JV: Some were old friends, some reacted to my call for submission. All know how to write a lean and mean story featuring private eyes.

OBAAT: What do you like best about putting the anthologies together?
JV: Discovering cool new authors.

OBAAT: What do you like least?
JV: Not much really. Getting people to read it sometimes feels like work a bit. I have to say my pals Keith Dixon and Sean Dexter have been a great help getting it all out in print. It would have been a much harder job without them.

OBAAT: You’ve established a considerable footprint in the world of PI fiction, as proven by your ability to get heavyweights such as Reed Farrel Coleman and Tim Hallinan to write the forewords of your collections. How does that feel?
JV: It feels so great to communicate with the writers I admire. Imagine an actor on a small stage show e-mailing with Robert DeNiro… The fact writers like Reed or Timothy Hallinan are willing to help me out shows me my work is appreciated.

OBAAT: Do you feel the blog and the anthologies compete for attention with your own fiction, or do they complement it?
JV: They complement it. More lovers of PI fiction mean more potential readers for me, so that means more reasons to write my own fiction. I do have to admit it becomes harder and harder to find the time with all these other doings.
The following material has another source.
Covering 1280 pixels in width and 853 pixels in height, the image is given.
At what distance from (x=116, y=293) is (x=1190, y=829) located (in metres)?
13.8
OBAAT: Tell us a little about your own fiction.
JV: I write mostly PI fiction myself such as the Noah Milano series. That one focuses on the son of a mobster looking for redemption and working as a security specialist to find it. I also published some pulpy hardboiled action stories in the Mike Dalmas series and have dabbled in superhero fiction and some horror stuff. I also have a story by myself in the second Sampler, featuring roadie / PI Lenny Parker. Right now I’m working on a new series as well.
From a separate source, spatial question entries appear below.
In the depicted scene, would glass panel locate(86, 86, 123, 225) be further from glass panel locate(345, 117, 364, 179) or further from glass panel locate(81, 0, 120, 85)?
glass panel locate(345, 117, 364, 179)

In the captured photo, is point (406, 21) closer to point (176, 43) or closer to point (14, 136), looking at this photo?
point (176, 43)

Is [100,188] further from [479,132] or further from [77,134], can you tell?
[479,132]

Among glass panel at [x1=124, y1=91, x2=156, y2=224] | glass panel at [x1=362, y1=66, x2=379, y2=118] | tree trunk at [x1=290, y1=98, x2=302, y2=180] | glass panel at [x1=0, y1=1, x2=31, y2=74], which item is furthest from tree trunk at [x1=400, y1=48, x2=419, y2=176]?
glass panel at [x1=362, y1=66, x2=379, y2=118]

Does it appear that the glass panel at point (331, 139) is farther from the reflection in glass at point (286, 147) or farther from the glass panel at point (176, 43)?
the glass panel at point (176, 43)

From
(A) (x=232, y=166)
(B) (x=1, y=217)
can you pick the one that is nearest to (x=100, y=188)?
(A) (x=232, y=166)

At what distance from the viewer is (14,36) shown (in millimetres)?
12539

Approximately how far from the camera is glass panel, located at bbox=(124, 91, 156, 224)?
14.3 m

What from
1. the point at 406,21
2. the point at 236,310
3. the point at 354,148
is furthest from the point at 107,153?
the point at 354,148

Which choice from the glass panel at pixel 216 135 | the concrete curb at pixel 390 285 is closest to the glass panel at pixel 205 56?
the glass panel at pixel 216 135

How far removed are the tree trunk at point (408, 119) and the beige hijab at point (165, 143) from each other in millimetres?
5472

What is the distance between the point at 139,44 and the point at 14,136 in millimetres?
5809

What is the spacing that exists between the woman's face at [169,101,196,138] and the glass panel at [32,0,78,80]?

OBAAT: What’s next for you?

JV: I am currently writing the first in a new series of novellas featuring Vance Custer, a true crime writer who is willing to investigate your case… as long as he gets the book and movie rights.

Thursday, June 5, 2014

The Shamus Sampler II Is Now Available

Indefatigable promoter of PI fiction and friend of the blog Jochem Vandersteen has done it again. Literally. Following up on the success of last year’s The Shamus Sampler (a collection of PI shorts, foreword by Reed Farrel Coleman), Jochem and his Sons of Spade blog have released The Shamus Sampler II. (Anyone interested in what’s going on with PI fiction right now needs to keep an eye on SOS.)

This is a first class e-book, from the excellent cover by Keith Dixon through the foreword by Timothy Hallinan (author of the Poke Rafferty thrillers and Junior Bender series) and the (mostly) solid assemblage of authors: Nick Andreychuk, Michael W. Clark, Peter DeChellis, Michael Koenig, Nick Quantrill, Graham Smith, Ben Solomon, Gareth Spark, Phillip Thompson, Mark Troy, Will Viharo, and Jochem himself. I even managed to sneak in a Nick Forte story while the Quality Control folks weren’t looking.


The Shamus Sampler II is available for Kindle for the ridiculously low price of $2.99. That’s a mere 23 cents a story. (Twenty-one cents if you include the foreword, which you should, because it’s really good.) Buying a copy is like stealing, without the potential downside of spending five years pondering your life errors as Big Bubba’s Bathroom Bitch.